A run of records:

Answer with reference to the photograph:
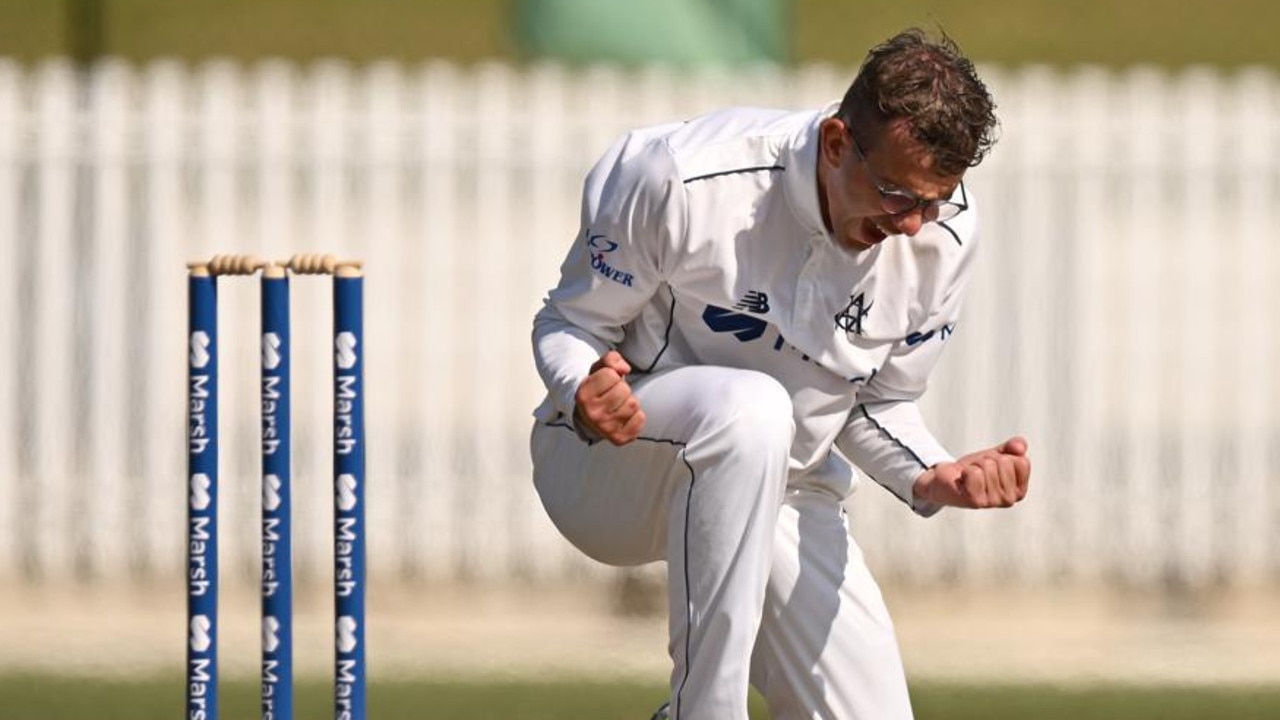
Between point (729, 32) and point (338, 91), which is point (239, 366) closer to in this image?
point (338, 91)

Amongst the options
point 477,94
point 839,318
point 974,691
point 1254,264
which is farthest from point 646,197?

Request: Give back the entries verbatim. Do not include any picture.

Reply to the task:
Answer with reference to the photograph:
Between point (729, 32) and point (338, 91), which is point (239, 366) closer to in this image?
point (338, 91)

Amongst the options
point 477,94
point 839,318
point 974,691
point 1254,264
which is farthest from point 646,197?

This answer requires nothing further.